Every meaningful project encounters resistance. Imagine someone with leadership skills, pedagogical training, and a strong connection to children who notices that several Jewish children in their community lack access to Jewish education. They decide to establish a new school. The vision is noble, but the obstacles are many: lack of funding, bureaucracy, limited community support, resistance from others, time constraints, and more.
Beyond these external challenges are internal ones, often far more powerful. These internal forces emerged after the sin of Adam and are known as the yetzer hara (the inclination toward negativity). Laziness, distraction, and the desire for comfort are among its most common expressions. They appear as rationalizations: “This is too difficult,” or “I’ve already done enough good; now I deserve to focus on myself.” Sometimes they surface as resistance to change: “I’ve always lived this way, and nothing terrible happened — why change now?”
These excuses are fundamentally flawed, and we must not surrender to them. This is precisely how the yetzer hara undermines growth.
The Torah teaches that we do not defeat temptation through debate. Temptation demands immediate response and does not yield to logic. Therefore, it often wins arguments. The wiser approach is to flee — to immerse oneself in Torah study and to avoid environments that stimulate negative tendencies, such as empty social scenes, unhealthy relationships, or non-kosher settings.

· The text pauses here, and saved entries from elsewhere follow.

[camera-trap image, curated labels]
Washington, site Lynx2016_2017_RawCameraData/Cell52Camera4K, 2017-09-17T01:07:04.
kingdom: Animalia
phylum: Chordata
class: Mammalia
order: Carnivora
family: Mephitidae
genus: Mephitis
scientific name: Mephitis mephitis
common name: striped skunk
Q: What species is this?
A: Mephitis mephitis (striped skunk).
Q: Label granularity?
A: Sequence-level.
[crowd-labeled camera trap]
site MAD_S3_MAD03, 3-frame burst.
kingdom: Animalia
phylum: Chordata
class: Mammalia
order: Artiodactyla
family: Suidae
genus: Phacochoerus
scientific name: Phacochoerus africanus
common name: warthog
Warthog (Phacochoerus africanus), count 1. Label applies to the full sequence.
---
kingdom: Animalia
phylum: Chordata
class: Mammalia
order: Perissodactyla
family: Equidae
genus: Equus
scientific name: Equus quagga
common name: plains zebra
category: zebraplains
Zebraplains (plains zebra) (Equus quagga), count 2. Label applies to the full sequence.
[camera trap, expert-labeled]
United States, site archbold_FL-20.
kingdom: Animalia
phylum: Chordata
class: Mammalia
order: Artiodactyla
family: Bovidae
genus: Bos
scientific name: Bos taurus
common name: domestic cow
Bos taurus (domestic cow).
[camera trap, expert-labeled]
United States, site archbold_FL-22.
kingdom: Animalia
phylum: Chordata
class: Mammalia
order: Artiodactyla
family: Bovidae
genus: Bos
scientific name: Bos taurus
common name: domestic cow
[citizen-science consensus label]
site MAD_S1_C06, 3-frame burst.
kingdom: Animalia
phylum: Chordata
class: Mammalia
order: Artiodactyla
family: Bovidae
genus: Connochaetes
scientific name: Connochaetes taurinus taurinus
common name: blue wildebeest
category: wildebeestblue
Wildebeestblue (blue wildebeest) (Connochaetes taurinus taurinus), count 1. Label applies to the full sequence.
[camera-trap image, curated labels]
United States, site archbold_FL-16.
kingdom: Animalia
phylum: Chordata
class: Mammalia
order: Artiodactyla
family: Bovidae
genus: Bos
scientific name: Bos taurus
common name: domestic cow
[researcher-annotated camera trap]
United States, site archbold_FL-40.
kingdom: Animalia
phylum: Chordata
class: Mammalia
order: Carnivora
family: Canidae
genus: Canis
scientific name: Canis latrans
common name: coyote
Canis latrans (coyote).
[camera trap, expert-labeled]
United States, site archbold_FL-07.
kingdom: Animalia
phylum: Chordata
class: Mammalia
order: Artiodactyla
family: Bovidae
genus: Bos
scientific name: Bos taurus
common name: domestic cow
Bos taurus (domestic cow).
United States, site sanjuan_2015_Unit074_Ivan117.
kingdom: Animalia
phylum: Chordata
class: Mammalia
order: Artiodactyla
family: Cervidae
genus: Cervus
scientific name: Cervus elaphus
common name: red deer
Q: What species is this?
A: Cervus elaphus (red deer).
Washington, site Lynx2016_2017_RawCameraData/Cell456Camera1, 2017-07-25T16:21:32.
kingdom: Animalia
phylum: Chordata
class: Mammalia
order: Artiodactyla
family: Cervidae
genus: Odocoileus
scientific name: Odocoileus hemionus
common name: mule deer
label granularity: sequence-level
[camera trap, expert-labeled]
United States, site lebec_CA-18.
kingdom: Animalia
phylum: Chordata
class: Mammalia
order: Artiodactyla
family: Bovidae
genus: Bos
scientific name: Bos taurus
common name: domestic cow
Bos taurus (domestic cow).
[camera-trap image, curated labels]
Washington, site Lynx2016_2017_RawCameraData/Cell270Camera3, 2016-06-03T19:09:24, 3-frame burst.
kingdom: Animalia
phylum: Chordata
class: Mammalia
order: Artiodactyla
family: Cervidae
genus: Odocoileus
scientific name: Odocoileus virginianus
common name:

Once we do this, we move from potential to action.
The Creative Being
The Torah teaches that human beings were created “in the image of God.” Since God has no physical form, this idea must be understood spiritually. God endowed humanity with certain divine attributes — one of the most significant being the ability to create.
Every human being possesses creative potential waiting to be realized. Some people express it more visibly than others and therefore stand out in society. Scientists, philosophers, leaders, entrepreneurs, and innovators have shaped the world through their creative drive. Others have made profound contributions quietly, behind the scenes, such as an employee in a large research company whose innovation transforms an industry, even though the recognition goes to the organization.
Those who create more did not necessarily receive greater talent at birth; they simply learned how to develop what they were given.
Action as a Path to Growth
Human beings were created to act and to create. It is always better to act than to remain stagnant. When there is nothing urgent to do, one should still engage in meaningful activity rather than fall into passivity. Any positive action is better than inertia, as long as it does not lead to harm.
Creative engagement is a path to spiritual growth. Contrary to the teachings of certain religious movements that promote withdrawal or asceticism, Judaism does not advocate disengagement from society. People are meant to function within the world. Isolation weakens both the individual and the community.
We are not meant to escape life — but to elevate it through purposeful action.
Adapted from the book “Dan’s Journey in Search of the Meaning of Life” by Roni Dayan.